Ferran Adrià, pioniere della gastronomia mondiale, riflette sulle storture del settore. Dall'utopica immagine degli chef, creata dai media, ai salari dei camerieri parigini fino all'influenza delle cucine straniere in Spagna. Sottolinea l'importanza della conoscenza e della costante capacità di mettersi in discussione per restare competitivi in un mercato in continua trasformazione.

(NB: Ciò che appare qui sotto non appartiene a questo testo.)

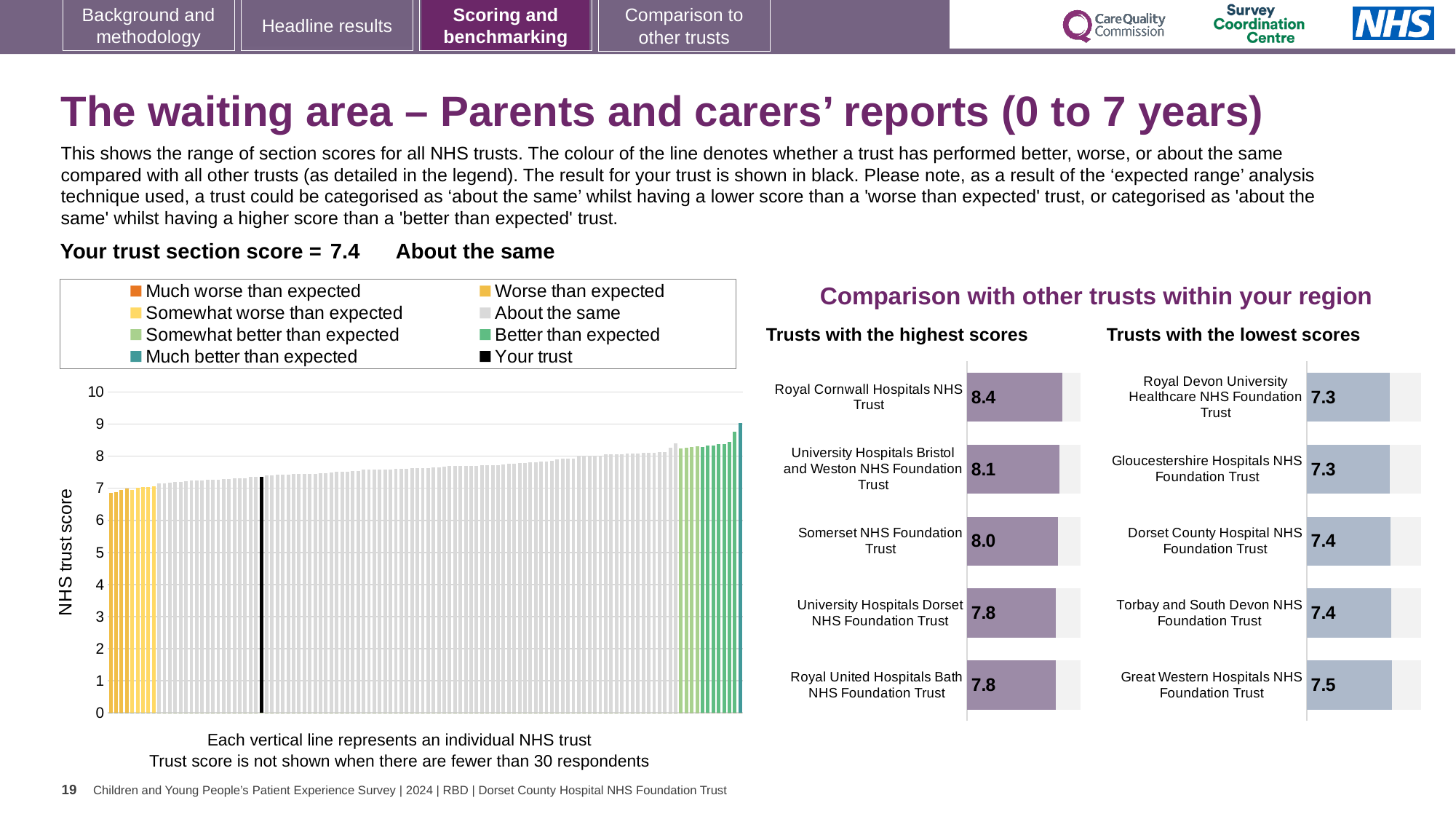
What kind of chart is the main chart on the left showing NHS trust scores? bar chart In the 'Trusts with the lowest scores' chart, what is the score for Great Western Hospitals NHS Foundation Trust? 7.5 In the main chart on the left, what is the section score for your trust (the black bar)? 7.4 Which has the larger score: Somerset NHS Foundation Trust in the 'Trusts with the highest scores' chart or Great Western Hospitals NHS Foundation Trust in the 'Trusts with the lowest scores' chart? Somerset NHS Foundation Trust In the main chart on the left, do the bar values rise or fall from left to right? rise In the 'Trusts with the highest scores' chart, what is the score for Royal Cornwall Hospitals NHS Trust? 8.4 How many trusts are shown in the 'Trusts with the lowest scores' chart? 5 In the 'Trusts with the highest scores' chart, what is the difference between the scores of Royal Cornwall Hospitals NHS Trust and Somerset NHS Foundation Trust? 0.4 How many entries does the legend above the main chart on the left list? 8 In the main chart on the left, is the value of the tallest bar greater or less than 8? greater In the 'Trusts with the lowest scores' chart, what is the difference between the scores of Great Western Hospitals NHS Foundation Trust and Gloucestershire Hospitals NHS Foundation Trust? 0.2 In the 'Trusts with the highest scores' chart, which trust has the highest score? Royal Cornwall Hospitals NHS Trust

Nonostante non abbia frequentato l’università, la sua dedizione allo studio e alla ricerca rimane una parte essenziale del suo successo.
Crediti foto di copertina: Ben Hider
La notizia
Ferran Adrià, uno dei personaggi più influenti del mondo food, se non il più rivoluzionario, continua a riflettere sul panorama odierno, anche se si è ritirato dalla cucina attiva dopo la chiusura del suo iconico ristorante, El Bulli, nel 2011. Nelle sue recenti interviste, ha affrontato diverse tematiche, tirando le somme di ciò che sta accadendo nel mondo della gastronomia contemporanea.
“L’immagine che ci propinano degli chef è totalmente utopica, i media tendono a idealizzare la figura, presentandola spesso come una sorta di artista visionario, una rockstar che vive in un mondo di creatività pura, senza tener conto delle difficoltà reali e delle sfide quotidiane che il mestiere comporta” afferma a Elle. “Non ho ancora visto The Bear perché non sono abbonato a Disney+, ma so che la gente è arrabbiata, il protagonista si recherà in Danimarca piuttosto che in Spagna, evidentemente non siamo stati bravi a venderci all’estero”.
In effetti, ci sono sfide significative legate alla gestione di molte attività del food & wine, come la sostenibilità, la qualità del servizio, e la capacità di innovarsi in un mercato altamente competitivo. Tuttavia, è anche vero alcune realtà riescono a distinguersi grazie a una organizzazione attenta e puntuale. “Certo, i salari non sono ancora minimamente adeguati, ma presto dovremmo raggiungere gli standard della Francia. A Parigi, ad esempio, i camerieri arrivano a guadagnare fino a 4mila euro al mese; ovviamente dipende dal tipo di locale, alla posizione e all'esperienza del personale, ma la situazione è questa", riflette Adrià, secondo cui lo staff di sala in altri paesi dovrebbe comunque percepire il doppio.
“La Spagna negli ultimi anni è stata influenzata dalla cucina tradizionale asiatica, messicana e peruviana, mentre la tecnologia, e tutto ciò che ne consegue, non ha contribuito a migliorare il settore. Solitamente utilizzo Instagram per informarmi su tutte le novità, apprezzo il lavoro dei gastro influencers, ovviamente c’è un limite, i commenti professionali dovrebbero lasciarli a chi se ne intende, e quando esagerano smetto di seguirli”.
Adrià non ha frequentato l’università, nonostante ciò, si alza tutte le mattine alle sei per studiare per circa cinque ore di fila: “La conoscenza è tutto, io non sono un genio, ma mi applico nel quotidiano”. Il mito ha costruito la sua carriera proprio sulla costante capacità di rimettersi in discussione. Ogni suo progetto nasce dall’idea che non esistono limiti definitivi, ma solo opportunità per esplorare nuovi orizzonti. Questa filosofia lo ha portato a evolversi continuamente. La sua ricerca lo spinge a non fermarsi mai, reinventando sé stesso e la sua concezione della gastronomia contemporanea.